NULL Note

Hello!
Long thought, that would write useful about Orakl, tried a bunch of topics. Each time it turned out too long, because it was carried deep into the wilds. Therefore, I decided to start with the simplest topic to assess the interest of the audience and its relation to my style of presentation (IMHO, the writer from me is not very). A few notes:

The note applies to Oracle DBMS, but most of the written concerns other DBMS;
It did not work out nicely: the source tag lang = "sql" highlights too little, how to do something else not up to date. If anyone shows, quickly bring everything in a more readable form.

So.

Main provisions

The special value NULL means the absence of data, a statement of the fact that the value is unknown. By default, columns and variables of any type can accept this value, unless NOT NULL imposed on them. Also, the DBMS automatically adds the NOT NULL to the columns included in the primary key of the table.

The main feature of NULL is that it is not equal to anything, even to another NULL. You cannot compare any value with it using any operators: = , < , > , like ... Even the expression NULL != NULL will not be true, because it is impossible to unambiguously compare one uncertainty with another. By the way, this expression will not be false either, because when calculating conditions, Oracle is not limited to the and states. Due to the presence of an element of uncertainty in the form of NULL, there is another state - .

Thus, Oracle does not operate with two-digit, but three-valued logic. Grandpa Codd put this feature into his relational theory, and Oracle, being a relational DBMS, completely follows its precepts. In order not to meditate on the “strange” results of queries, the developer needs to know the truth table of three-valued logic. You can get acquainted with it, for example, on the English Wikipedia: Three-valued_logic .
')
For convenience, we will do a procedure that prints the state of the boolean parameter:

 create procedure test_bool( p_bool boolean ) is begin case when p_bool = true then dbms_output.put_line('TRUE'); when p_bool = false then dbms_output.put_line('FALSE'); else dbms_output.put_line('UNKNOWN'); end case; end test_bool;

and enable the option to print messages to the console:

 set serveroutput on

The usual comparison operators pass before NULL:

 exec test_bool( null = null ); -- UNKNOWN exec test_bool( null != null ); -- UNKNOWN exec test_bool( null = 'a' ); -- UNKNOWN exec test_bool( null != 'a' ); -- UNKNOWN

NULL Comparison

There are special operators IS NULL and IS NOT NULL that allow you to make comparisons with NULLs. IS NULL returns true if the operand is NULL and false if it is not.

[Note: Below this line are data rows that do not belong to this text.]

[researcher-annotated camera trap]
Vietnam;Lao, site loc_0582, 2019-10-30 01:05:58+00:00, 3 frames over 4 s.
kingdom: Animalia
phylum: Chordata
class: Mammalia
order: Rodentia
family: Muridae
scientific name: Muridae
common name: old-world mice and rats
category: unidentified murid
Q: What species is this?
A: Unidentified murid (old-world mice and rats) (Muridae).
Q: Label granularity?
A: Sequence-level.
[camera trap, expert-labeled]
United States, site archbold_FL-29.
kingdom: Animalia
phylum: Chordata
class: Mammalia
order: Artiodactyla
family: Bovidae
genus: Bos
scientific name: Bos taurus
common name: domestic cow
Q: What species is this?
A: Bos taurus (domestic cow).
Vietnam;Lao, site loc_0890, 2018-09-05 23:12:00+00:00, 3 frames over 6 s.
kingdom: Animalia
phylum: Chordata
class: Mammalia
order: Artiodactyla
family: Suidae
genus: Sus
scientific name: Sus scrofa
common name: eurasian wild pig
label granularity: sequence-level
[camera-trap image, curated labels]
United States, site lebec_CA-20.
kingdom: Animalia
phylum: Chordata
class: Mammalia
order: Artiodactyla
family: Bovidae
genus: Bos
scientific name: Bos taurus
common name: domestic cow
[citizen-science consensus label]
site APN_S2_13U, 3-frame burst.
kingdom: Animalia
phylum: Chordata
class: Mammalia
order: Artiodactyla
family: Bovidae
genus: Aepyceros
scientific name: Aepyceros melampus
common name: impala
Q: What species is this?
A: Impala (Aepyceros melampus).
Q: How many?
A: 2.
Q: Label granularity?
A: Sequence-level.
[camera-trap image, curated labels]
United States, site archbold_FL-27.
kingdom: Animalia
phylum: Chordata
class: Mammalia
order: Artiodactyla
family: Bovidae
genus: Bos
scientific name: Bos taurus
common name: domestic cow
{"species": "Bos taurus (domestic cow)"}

 select case when null is null then 'YES' else 'NO' end from dual; -- YES select case when 'a' is null then 'YES' else 'NO' end from dual; -- NO

Accordingly, IS NOT NULL does the opposite: returns true if the value of the operand is different from NULL and false if it is NULL:

 select case when 'a' is NOT null then 'YES' else 'NO' end from dual; -- YES select case when null is NOT null then 'YES' else 'NO' end from dual; -- NO

In addition, there are a couple of exceptions to the rules regarding comparisons with missing values. First, it is a DECODE function that considers two NULLs equivalent to each other. Second, these are composite indices: if the two keys contain empty fields, but all their non-empty fields are equal, then Oracle considers these two keys to be equivalent.

DECODE goes against the system:

 select decode( null , 1, 'ONE' , null, 'EMPTY' --     , 'DEFAULT' ) from dual;

An example with composite indices is in the paragraph about indices.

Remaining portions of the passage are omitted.